Reg Immunol. 1992 Nov-Dec;4(6):352-62.
DBA/2-derived P815 tumor cells form progressively growing tumors when injected into the anterior chamber (AC) of normal BALB/c eyes. By contrast, P815 cells injected into the subconjunctival (SCon) space of BALB/c mice are promptly rejected. Despite these very different outcomes, both AC and SCon tumors elicit an equal clonal expansion of tumor-specific precursor cytotoxic T cells (pTc) within the draining cervical lymph nodes. Moreover, tumor-specific pTc migrate systemically and infiltrate both AC and SCon tumor-containing eyes. The present study explores the hypothesis that pTc generated in response to AC P815 tumors are less efficient "killers" than their SCon counterparts. To address this issue pTc were restimulated in vitro in the presence of exogenous lymphokines to initiate the terminal differentiation of pTc into fully functional cytotoxic T cells (Tc). Then an assay was developed to evaluate the capacity of AC and SCon CD8+ Tc to eliminate P815 tumor cells growing in vitro, i.e., achieve a "cure." This assay established the day tumor cells were completely eliminated (cure), as well as the rate of tumor cell removal. Using this approach it has been learned that pTc harvested from AC and SCon tumor-bearing mice have the same potential for eliminating P815 tumor cells in vitro. Moreover, the efficiency of achieving an in vitro tumor "cure" was found to be remarkably enhanced if exogenous lymphokines, as a surrogate source of T cell "help," were included in the cultures at the time effector lymphocytes were added to the proliferating tumor target cells. This latter finding emphasizes the need for sustained availability of helper factors in order to maximize the efficiency with which Tc can eliminate tumor cells.
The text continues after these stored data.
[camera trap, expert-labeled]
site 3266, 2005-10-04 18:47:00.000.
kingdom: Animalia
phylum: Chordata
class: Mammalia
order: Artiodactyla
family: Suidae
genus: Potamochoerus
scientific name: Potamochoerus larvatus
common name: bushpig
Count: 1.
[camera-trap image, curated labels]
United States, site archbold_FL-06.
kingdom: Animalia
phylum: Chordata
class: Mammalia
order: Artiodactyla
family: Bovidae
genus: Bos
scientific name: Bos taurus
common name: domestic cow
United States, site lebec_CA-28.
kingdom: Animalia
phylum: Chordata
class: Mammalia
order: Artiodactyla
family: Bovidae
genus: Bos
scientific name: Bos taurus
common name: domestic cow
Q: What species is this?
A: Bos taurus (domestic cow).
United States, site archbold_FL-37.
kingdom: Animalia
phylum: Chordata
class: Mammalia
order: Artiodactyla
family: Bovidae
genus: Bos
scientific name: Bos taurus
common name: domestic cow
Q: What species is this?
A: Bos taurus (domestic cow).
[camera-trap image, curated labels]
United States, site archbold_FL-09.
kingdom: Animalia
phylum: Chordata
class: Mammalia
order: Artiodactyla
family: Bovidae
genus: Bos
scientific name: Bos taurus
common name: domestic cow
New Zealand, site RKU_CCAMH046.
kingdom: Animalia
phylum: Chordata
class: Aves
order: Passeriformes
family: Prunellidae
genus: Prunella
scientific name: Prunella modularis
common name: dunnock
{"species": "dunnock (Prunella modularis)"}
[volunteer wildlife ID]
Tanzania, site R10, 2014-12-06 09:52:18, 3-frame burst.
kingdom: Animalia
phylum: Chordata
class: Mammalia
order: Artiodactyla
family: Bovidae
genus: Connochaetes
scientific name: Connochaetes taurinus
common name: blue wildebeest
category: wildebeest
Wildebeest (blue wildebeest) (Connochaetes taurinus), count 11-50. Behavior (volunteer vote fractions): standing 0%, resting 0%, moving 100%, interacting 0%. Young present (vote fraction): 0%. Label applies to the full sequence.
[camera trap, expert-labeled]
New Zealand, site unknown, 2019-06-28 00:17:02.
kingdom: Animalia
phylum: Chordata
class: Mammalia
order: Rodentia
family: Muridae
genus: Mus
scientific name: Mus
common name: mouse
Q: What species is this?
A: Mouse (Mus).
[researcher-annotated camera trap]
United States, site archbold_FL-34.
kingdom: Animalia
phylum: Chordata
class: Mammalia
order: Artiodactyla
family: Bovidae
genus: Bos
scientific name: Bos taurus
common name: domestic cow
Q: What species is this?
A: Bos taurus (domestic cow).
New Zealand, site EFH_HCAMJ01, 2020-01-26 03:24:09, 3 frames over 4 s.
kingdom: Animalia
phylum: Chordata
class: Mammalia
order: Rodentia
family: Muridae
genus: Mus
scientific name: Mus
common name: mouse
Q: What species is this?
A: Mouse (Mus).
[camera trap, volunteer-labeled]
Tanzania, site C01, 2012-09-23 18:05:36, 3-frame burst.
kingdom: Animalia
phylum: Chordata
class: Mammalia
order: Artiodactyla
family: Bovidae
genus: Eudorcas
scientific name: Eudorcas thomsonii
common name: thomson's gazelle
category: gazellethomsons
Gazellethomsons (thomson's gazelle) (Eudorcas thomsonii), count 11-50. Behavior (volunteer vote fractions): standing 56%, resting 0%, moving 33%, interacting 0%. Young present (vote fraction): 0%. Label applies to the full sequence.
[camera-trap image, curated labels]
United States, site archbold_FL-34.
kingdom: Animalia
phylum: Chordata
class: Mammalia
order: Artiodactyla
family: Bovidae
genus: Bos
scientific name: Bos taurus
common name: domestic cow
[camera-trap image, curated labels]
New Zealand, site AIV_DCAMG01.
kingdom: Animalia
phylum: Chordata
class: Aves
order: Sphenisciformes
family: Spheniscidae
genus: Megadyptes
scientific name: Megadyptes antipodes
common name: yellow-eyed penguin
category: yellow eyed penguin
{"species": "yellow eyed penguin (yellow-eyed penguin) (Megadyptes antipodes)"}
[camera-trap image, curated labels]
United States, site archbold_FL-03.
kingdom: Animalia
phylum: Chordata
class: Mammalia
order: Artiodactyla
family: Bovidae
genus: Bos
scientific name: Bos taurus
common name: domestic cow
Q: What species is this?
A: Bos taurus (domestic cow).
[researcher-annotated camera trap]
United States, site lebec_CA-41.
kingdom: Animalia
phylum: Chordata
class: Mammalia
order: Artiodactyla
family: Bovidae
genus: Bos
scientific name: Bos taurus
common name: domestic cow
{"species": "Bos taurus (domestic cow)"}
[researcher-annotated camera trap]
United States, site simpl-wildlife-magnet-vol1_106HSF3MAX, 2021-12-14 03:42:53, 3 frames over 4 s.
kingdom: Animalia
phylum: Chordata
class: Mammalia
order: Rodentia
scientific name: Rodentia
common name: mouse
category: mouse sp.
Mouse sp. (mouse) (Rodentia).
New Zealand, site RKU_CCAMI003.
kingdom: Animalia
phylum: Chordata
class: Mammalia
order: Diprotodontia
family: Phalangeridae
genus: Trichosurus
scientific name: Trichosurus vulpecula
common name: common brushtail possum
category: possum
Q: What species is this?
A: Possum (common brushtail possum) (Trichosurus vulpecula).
We interpret the results to mean that successful rejection of tumors in vivo is likely to turn upon (a) arrival of tumor-specific pTc at the tumor site, (b) delivery of "help" that promotes the terminal conversion of these cells into Tc, and (c) sustained presence of "help" which promotes the efficiency of immune elimination of tumor cells. Since equally large numbers of P815-specific pTc enter AC and SCon tumor sites in BALB/c mice, the failure of rejection in the former may be due to an inability of the host to provide immediate and sustained local T cell help. Implications of these studies for the development of immunotherapies for intraocular tumors are discussed.
将源自DBA/2的P815肿瘤细胞注入正常BALB/c小鼠的前房(AC)时,会形成逐渐生长的肿瘤。相比之下,注入BALB/c小鼠结膜下(SCon)间隙的P815细胞会迅速被排斥。尽管结果差异很大,但AC和SCon肿瘤在引流的颈部淋巴结内均能引发肿瘤特异性前体细胞毒性T细胞(pTc)同等程度的克隆扩增。此外,肿瘤特异性pTc会发生全身迁移,并浸润含有AC和SCon肿瘤的眼睛。本研究探讨了这样一种假说,即响应AC P815肿瘤产生的pTc作为“杀手”的效率低于其SCon对应物。为了解决这个问题,在体外利用外源性淋巴因子重新刺激pTc,以启动pTc向功能完全成熟的细胞毒性T细胞(Tc)的终末分化。然后开发了一种检测方法,以评估AC和SCon CD8 + Tc清除体外生长的P815肿瘤细胞的能力,即实现“治愈”。该检测方法确定了肿瘤细胞被完全清除(治愈)的日期以及肿瘤细胞清除率。通过这种方法发现,从携带AC和SCon肿瘤的小鼠中收获的pTc在体外清除P815肿瘤细胞的潜力相同。此外,发现如果在将效应淋巴细胞添加到增殖的肿瘤靶细胞时,在培养物中加入外源性淋巴因子作为T细胞“辅助”的替代来源,实现体外肿瘤“治愈”的效率会显著提高。后一个发现强调了持续提供辅助因子的必要性,以便最大限度地提高Tc清除肿瘤细胞的效率。我们将这些结果解释为意味着体内肿瘤的成功排斥可能取决于:(a)肿瘤特异性pTc到达肿瘤部位;(b)提供促进这些细胞终末转化为Tc的“辅助”;(c)持续存在促进肿瘤细胞免疫清除效率的“辅助”。由于在BALB/c小鼠中,等量的P815特异性pTc进入AC和SCon肿瘤部位,前者排斥失败可能是由于宿主无法提供即时和持续的局部T细胞辅助。讨论了这些研究对眼内肿瘤免疫治疗发展的意义。